I was up early yesterday morning, pulled on a t-shirt and tracksuit pants and wandered out the back for something. Out of the corner of my eye I caught sight of my reflection in a mirror and I had a sudden flash of memory. What I saw in the mirror was my father, hair uncombed, shirt collar askew, just as he always was in the morning. Old photos show that I was a bit like my father when he was in his twenties but I’ve never thought that I resembled him particularly.
Dad had an old orange jumper with holes in the sleeves. When he got up in the morning, he used to drag on this jumper over a pair of shorts or grey trackie pants and that’s how he would be for a good part of the day.

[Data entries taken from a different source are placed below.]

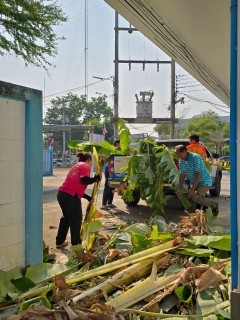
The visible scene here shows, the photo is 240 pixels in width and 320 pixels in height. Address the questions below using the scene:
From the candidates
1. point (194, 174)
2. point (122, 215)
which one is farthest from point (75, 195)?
point (122, 215)

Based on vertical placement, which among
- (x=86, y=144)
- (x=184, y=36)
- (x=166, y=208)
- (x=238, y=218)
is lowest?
(x=166, y=208)

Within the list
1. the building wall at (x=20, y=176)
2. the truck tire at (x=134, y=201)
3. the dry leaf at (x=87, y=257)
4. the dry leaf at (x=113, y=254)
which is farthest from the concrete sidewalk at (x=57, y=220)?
the dry leaf at (x=113, y=254)

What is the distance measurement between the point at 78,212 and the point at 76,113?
5384 centimetres

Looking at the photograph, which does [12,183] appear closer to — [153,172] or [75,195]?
[75,195]

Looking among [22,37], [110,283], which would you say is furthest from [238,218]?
[22,37]

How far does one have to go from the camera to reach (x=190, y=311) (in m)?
2.72

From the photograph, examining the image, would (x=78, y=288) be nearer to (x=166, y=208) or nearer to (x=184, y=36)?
(x=184, y=36)

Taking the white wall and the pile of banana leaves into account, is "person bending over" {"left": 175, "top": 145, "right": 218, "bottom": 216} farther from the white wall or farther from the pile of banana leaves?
the white wall

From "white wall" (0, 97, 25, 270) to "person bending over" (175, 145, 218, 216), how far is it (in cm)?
355

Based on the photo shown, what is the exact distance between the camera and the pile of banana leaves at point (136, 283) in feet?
8.70

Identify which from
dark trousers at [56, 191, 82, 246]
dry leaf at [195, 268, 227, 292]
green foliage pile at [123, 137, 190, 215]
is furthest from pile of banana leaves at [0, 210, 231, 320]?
green foliage pile at [123, 137, 190, 215]

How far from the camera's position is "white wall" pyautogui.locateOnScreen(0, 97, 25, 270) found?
12.1 feet

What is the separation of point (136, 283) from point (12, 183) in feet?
5.85

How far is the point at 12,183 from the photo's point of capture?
150 inches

He had an old typewriter which lived on the kitchen table and always had a blue air-letter stuck in the top. He got into the habit of writing all the daily news to my aunt in Scotland and the air-letter stayed in the machine until it was full and he could send it off. Then he started a new one. He used to turn over the top and tuck it in so that we couldn’t read what he was saying.

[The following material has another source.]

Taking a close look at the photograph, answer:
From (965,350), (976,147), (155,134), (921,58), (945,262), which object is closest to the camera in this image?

The typewriter was dirty and stained from the cigarettes he used to smoke until the doctor gave him an ultimatum – give up smoking or die. He came home from the doctor’s, put his pack of Rothmans Plain on the mantelpiece and never smoked again (or so we believe!)
My father was a very quiet man. Marilyn and I moved away early in our marriage and we were in the habit of ringing home every weekend. He would answer the phone, Hello (in his Scottish accent) and, when he realised it was us, he’d say, “I’ll get your mother.” He couldn’t imagine we would ring to talk to him. Still, he rang Mum from work every day and she said he would tell her more then, than he ever did face-to-face
Unlike most Scotsmen, he didn’t drink and he lived for his family and his work. When we first came to Australia, he worked every shift available so that we could get a start in this new country. He refused to buy a house although he could have afforded it; perhaps there was some deep-seated philosophical resistance stopping him.
He was a very intelligent man with great organisational abilities but he had been born into a time when a son followed his father into the same company. His own father was a coal miner but Dad got a trade, fitting and turning, and didn’t go underground. At the AIS, where he worked for most of his life in Australia, he was promoted to engineer in charge of purchasing spares and so on for the maintenance department. His proudest possession was the gold Omega watch he received after 25 years with the company. I think he was happy with his lot in life and I’m not sure he would have considered changing it.
After retirement, he became interested in travel and, like me, he got great enjoyment from planning trips. There was no internet in those days so he would ring travel agents and collect brochures and study them meticulously. Sadly his health failed him and he didn’t get to enjoy his later life. He died in 1987 at 69 years and 4 months. It was his birthday last week.
As I write this, I’m thinking of the Eric Bogle song, Little Scraps of Paper. His father died young too and he thinks of his memories of his father as little scraps of paper. That’s how I see it too.